Уже в первой поэме «Nox», как в прелюдии, звучат главные мотивы «Возмездия»: государственный переворот Луи Бонапарта получает яркое художественное воплощение в сатирических образах «домашнего вора», выходящего в полночь из своей трущобы, или кровавого «бандита», крадущегося с ножом за пазухой к доверчивой республике, пока она спит, положив под голову его присягу вместо подушки… В то же время здесь во весь рост встает образ «побежденного, но не сломленнного» поэта-изгнанника. Противопоставление этих двух образов — бандита, нагло воссевшего на французском троне, и поэта-изгнанника, взывающего к возмездию на своих пустынных скалах, — проходит через весь сборник. Отсюда не только идейное, но и стилистическое, и лексическое двоемирие «Возмездия».

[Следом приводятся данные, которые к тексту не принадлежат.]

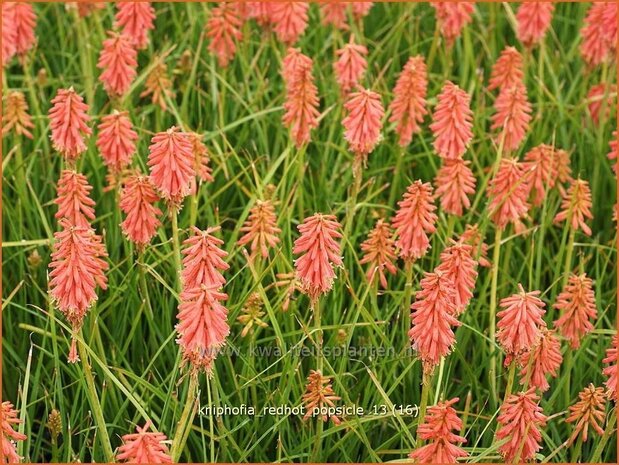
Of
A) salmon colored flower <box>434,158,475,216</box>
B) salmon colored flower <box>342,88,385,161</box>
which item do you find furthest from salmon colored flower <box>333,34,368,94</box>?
salmon colored flower <box>434,158,475,216</box>

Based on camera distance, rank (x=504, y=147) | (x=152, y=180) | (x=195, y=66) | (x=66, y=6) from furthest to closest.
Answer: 1. (x=66, y=6)
2. (x=195, y=66)
3. (x=504, y=147)
4. (x=152, y=180)

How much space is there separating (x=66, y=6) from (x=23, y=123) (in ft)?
3.53

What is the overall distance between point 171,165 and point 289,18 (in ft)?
5.11

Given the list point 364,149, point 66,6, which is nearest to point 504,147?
point 364,149

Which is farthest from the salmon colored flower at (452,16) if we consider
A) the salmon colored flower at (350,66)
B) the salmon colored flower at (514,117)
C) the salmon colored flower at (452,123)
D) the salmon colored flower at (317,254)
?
the salmon colored flower at (317,254)

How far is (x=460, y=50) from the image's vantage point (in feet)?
18.9

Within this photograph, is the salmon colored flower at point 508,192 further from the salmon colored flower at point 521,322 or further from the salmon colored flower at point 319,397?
the salmon colored flower at point 319,397

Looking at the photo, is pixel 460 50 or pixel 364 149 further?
pixel 460 50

Образу поэта сопутствует возвышенная лирическая стихия, включающая зрительные и звуковые образы моря, бьющего о скалы, и голоса, подобного гулу волн.

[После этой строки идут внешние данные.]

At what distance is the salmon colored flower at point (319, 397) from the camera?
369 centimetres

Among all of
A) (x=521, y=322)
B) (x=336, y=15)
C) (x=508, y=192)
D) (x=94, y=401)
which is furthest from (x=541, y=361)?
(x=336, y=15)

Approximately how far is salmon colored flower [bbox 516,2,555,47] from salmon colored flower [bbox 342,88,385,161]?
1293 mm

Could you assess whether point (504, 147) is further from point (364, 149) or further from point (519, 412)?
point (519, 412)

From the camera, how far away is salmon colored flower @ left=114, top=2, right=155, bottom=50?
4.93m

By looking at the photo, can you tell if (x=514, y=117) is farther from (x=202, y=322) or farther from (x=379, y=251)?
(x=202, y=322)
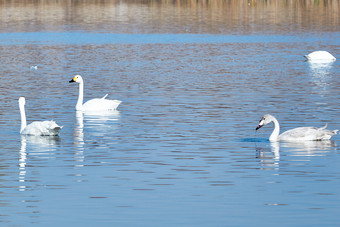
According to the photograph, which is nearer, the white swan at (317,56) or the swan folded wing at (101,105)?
→ the swan folded wing at (101,105)

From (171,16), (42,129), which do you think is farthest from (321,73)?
(171,16)

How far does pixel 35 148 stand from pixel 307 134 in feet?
22.0

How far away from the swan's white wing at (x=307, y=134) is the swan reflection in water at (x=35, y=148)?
580cm

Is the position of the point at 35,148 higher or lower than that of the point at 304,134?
lower

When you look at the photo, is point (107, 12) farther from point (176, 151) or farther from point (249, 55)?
point (176, 151)

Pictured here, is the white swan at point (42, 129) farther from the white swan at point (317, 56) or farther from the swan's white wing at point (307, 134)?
the white swan at point (317, 56)

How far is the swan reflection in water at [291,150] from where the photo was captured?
67.5 feet

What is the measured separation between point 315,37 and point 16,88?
4086 cm

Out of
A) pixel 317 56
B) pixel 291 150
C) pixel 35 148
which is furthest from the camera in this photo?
pixel 317 56

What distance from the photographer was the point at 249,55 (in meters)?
56.8

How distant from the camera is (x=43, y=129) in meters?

Изгнанник, стану я у моря,
Как черный призрак на скале,
И, с гулом волн прибрежных споря,
Мой голос зазвучит во мгле;
…………………………………………
И верю: откликами встретят
Набат моих суровых слов;
Когда ж живые не ответят, —
Восстанут мертвые на зов!
(12, 21–22. Перевод В. Брюсова)
Так говорит поэт в лирическом стихотворении «О, родина!» (август 1853 г.), которое он помещает в начале первой книги.
Этим возвышенным поэтическим образам противостоит в «Возмездии» намеренно огрубленная лексика, выражающая характер и «деяния» императорской клики. Ярость обличения, в котором Гюго видит отныне гражданскую миссию поэта, подсказывает ему самые энергичные выражения и бранные клички (assassins, pillards, intrigants, fourbs, cr*tins, bandits f*roces, etc.) — и все они кажутся ему еще недостаточно сильными, чтобы заклеймить узурпатора Бонапарта и его приспешников. Таким каскадом презрительных слов начинается поэма «Веселая жизнь» («Прекрасно! Жулики, интриганы, кретины, мздоимцы, узурпаторы! Спешите к радостям. Бегите занимать места!»), построенная на резком контрасте между роскошью, в которой купаются новоявленные правители Франции, и нищетой, в которой живет ее народ («Однажды я спустился в подвалы Лилля. Я видел мрачный ад…»). Концовка поэмы наглядно сталкивает обе словесные стихии, говоря о «палачах», «шутах», «не имеющих сердца», которые убеждены в том, что дело поэта «парить под небесами» («Поэт! Он в облаках!». — «Но там есть также гром!» — сурово отвечает им автор).